■ EXCERPT PROVIDED:
BEGIN
Julie: Could you envision at some point CBCT being offered at CDC?
Steve: Yes. It could be offered as an elective as we do at the medical school. There are so many groups at CDC that come together for all sorts of things: because they like to cook together or hike together or something. A CBCT meditation class could be organized in the same way. I believe it would be very valuable for many people at CDC. Compassion arises at the individual level. People feel better being with others who have similar values. I think it would be wonderful.
Julie: Our Center for Compassion & Global Health is working toward developing a conference that would bring Buddhist leaders and global health leaders together into conversation about compassion in action.
Steve: His Holiness the Dalai Lama speaks about secular ethics. CBCT is based upon a Buddhist practice, but we’re not teaching Buddhism to these students. The benefits of CBCT – such as love, compassion, treating people the right way – cut across all faith traditions. Such a conference might examine the ways in which faith traditions understand our deep connections that emerge from, what I call, “the well” that each of us has. “The well” is our core source of love and compassion that doesn’t run out. It is a deep connection can be broadened to people who are like us – our friends and relatives – but also to strangers and the entire world. That’s what CBCT is trying to teach – expand our circle of love and caring to embrace the world.
None of us would be here unless one person had cared for us when we couldn’t care for ourselves. The biological basis for our continuity as a species is love and caring in a selfless way. We all have that. We’ve all seen that. We can tap into how we have benefited from someone else loving us and expand this circle of care and compassion outward. Every major faith tradition speaks to exploring these feelings.
END
■ EXERCISES:
- 1) List the benefits of CBCT that Steve names in the conversation excerpt.
- 2) Please reproduce the passage of the conversation excerpt between "Julie: Could you" and "would be wonderful.", inclusive.
The data is unrelated to the conversation excerpt.

■ Dataset items:
BEGIN
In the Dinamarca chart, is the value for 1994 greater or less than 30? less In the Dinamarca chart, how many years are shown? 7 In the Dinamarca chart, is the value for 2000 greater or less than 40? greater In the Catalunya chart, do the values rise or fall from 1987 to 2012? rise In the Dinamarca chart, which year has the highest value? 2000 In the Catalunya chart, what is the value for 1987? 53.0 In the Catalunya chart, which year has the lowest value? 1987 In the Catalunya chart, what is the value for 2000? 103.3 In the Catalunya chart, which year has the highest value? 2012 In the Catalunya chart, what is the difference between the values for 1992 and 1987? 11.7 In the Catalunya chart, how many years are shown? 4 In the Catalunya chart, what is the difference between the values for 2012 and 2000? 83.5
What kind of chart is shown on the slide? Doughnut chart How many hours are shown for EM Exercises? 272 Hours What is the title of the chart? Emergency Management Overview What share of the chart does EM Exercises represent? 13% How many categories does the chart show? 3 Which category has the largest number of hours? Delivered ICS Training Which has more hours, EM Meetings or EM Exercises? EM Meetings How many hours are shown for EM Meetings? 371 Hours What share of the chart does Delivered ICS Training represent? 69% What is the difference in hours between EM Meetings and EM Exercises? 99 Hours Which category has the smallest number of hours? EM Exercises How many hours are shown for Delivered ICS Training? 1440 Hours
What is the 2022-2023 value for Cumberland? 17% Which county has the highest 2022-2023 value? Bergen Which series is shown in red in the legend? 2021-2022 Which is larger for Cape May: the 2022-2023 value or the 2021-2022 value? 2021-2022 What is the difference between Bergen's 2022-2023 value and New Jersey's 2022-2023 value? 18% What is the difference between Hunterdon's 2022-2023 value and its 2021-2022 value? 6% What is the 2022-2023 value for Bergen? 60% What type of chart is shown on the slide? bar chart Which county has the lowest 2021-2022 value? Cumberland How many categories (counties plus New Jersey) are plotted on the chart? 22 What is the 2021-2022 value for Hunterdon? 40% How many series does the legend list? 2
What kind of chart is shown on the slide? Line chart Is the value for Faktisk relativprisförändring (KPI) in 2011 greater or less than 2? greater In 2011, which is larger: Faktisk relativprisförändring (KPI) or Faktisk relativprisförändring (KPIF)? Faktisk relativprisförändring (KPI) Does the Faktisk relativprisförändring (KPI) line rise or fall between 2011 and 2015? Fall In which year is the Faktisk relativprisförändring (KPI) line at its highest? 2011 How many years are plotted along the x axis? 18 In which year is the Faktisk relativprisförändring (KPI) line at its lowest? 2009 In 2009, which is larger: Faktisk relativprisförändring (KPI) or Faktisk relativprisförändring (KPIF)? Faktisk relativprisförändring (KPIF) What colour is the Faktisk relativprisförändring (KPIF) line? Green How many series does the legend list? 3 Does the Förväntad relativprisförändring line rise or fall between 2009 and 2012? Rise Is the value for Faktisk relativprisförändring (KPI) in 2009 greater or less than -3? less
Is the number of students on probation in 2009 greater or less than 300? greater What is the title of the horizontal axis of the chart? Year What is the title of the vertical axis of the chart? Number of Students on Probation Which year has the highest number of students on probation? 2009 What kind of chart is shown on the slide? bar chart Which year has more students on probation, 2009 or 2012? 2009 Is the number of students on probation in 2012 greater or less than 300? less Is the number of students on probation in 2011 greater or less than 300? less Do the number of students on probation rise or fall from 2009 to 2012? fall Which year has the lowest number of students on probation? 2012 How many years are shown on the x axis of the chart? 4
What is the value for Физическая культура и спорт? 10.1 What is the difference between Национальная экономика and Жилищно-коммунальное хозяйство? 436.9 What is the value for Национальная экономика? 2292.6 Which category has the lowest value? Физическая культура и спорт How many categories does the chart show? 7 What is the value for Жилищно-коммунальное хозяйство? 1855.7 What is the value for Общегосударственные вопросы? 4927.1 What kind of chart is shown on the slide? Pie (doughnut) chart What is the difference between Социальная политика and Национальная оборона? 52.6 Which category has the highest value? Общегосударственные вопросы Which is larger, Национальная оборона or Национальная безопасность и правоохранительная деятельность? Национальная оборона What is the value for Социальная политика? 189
END
■ TASK-BY-TASK OUTPUTS:
- 1)
- love
- compassion
- treating people the right way

- 2)
Julie: Could you envision at some point CBCT being offered at CDC?
Steve: Yes. It could be offered as an elective as we do at the medical school. There are so many groups at CDC that come together for all sorts of things: because they like to cook together or hike together or something. A CBCT meditation class could be organized in the same way. I believe it would be very valuable for many people at CDC. Compassion arises at the individual level. People feel better being with others who have similar values. I think it would be wonderful.